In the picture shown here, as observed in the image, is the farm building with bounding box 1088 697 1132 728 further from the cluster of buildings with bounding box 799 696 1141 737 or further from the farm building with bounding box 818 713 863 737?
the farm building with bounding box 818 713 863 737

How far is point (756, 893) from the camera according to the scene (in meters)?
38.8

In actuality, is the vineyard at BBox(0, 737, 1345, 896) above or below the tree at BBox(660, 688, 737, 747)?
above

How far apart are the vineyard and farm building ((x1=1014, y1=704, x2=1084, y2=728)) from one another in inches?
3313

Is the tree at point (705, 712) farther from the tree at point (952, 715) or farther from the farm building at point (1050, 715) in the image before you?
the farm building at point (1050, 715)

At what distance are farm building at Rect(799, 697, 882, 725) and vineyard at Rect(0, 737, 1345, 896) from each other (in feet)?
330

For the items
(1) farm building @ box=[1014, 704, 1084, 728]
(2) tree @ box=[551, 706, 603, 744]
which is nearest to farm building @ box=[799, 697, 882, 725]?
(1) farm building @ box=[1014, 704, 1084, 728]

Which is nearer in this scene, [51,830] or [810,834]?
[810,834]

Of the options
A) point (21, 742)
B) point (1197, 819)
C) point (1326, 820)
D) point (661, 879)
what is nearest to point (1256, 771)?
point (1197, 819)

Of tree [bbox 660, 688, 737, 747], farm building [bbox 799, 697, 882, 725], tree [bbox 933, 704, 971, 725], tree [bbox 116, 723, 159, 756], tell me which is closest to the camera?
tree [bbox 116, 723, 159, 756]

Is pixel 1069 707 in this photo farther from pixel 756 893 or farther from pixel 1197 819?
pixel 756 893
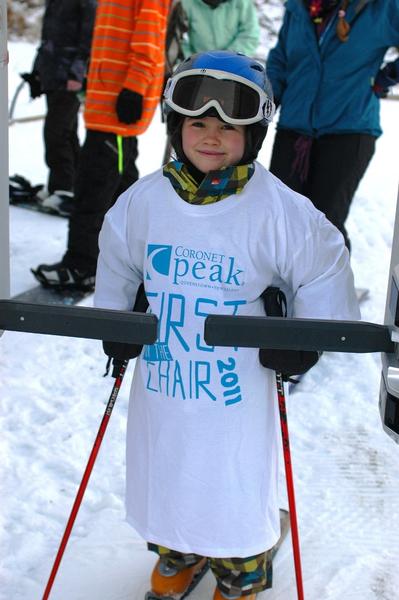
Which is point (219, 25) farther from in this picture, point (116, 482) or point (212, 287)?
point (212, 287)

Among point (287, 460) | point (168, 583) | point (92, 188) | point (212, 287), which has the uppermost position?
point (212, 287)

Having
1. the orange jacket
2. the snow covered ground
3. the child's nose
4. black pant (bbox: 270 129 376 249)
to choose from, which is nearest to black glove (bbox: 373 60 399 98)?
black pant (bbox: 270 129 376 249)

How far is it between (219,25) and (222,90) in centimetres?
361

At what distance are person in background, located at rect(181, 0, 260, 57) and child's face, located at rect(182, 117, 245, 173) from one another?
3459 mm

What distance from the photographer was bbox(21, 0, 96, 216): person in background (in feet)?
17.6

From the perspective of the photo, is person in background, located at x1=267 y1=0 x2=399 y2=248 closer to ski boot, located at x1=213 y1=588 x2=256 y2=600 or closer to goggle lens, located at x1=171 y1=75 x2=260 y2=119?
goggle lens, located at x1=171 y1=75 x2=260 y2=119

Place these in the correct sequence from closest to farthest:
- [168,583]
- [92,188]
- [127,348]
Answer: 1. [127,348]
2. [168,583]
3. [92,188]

※

## Problem details
Can you return every one of the records above verbatim, but without the pictures?

## Answer to this problem
In the picture shown here, as observed in the image, is the farm building with bounding box 1088 697 1132 728 further from the cluster of buildings with bounding box 799 696 1141 737 or further from the farm building with bounding box 818 713 863 737?
the farm building with bounding box 818 713 863 737

How far is point (756, 893) from the camera according to the scene (in meters)?
38.8

In actuality, is the vineyard at BBox(0, 737, 1345, 896) above or below the tree at BBox(660, 688, 737, 747)?
above

How far apart are the vineyard and farm building ((x1=1014, y1=704, x2=1084, y2=728)) from one another in inches?
3313

Is the tree at point (705, 712) farther from the tree at point (952, 715) or farther from the farm building at point (1050, 715) in the image before you?
the farm building at point (1050, 715)

At what distance are farm building at Rect(799, 697, 882, 725) and vineyard at Rect(0, 737, 1345, 896) from each other (in feet)?
330

For the items
(1) farm building @ box=[1014, 704, 1084, 728]
(2) tree @ box=[551, 706, 603, 744]
which is nearest to farm building @ box=[799, 697, 882, 725]?
(1) farm building @ box=[1014, 704, 1084, 728]

Which is nearer in this scene, [51,830] or [810,834]?
[810,834]

Of the options
A) point (21, 742)
B) point (1197, 819)
C) point (1326, 820)
D) point (661, 879)
what is nearest to point (1256, 771)?
point (1197, 819)

Of tree [bbox 660, 688, 737, 747], farm building [bbox 799, 697, 882, 725], tree [bbox 933, 704, 971, 725], tree [bbox 116, 723, 159, 756], tell me which is closest to the camera?
tree [bbox 116, 723, 159, 756]

Is pixel 1069 707 in this photo farther from pixel 756 893 or farther from pixel 1197 819?
pixel 756 893
Which is point (219, 25) farther from in this picture, point (116, 482) or point (212, 287)?
point (212, 287)

Among point (287, 460) | point (168, 583) | point (92, 188) | point (212, 287), which has the uppermost position?
point (212, 287)

Having
1. the orange jacket
2. the snow covered ground
3. the child's nose
4. black pant (bbox: 270 129 376 249)
to choose from, which is nearest to black glove (bbox: 373 60 399 98)?
black pant (bbox: 270 129 376 249)

How far is it between (219,25) and (222,90) in centimetres?
361

At what distance are person in background, located at rect(181, 0, 260, 57) and child's face, located at rect(182, 117, 245, 173) from one another?
3459 mm

What distance from the photographer was bbox(21, 0, 96, 216): person in background (in feet)?
17.6

From the perspective of the photo, is person in background, located at x1=267 y1=0 x2=399 y2=248 closer to ski boot, located at x1=213 y1=588 x2=256 y2=600 or closer to goggle lens, located at x1=171 y1=75 x2=260 y2=119?
goggle lens, located at x1=171 y1=75 x2=260 y2=119

Place these in the correct sequence from closest to farthest:
- [168,583]
- [92,188]
- [127,348]
Answer: 1. [127,348]
2. [168,583]
3. [92,188]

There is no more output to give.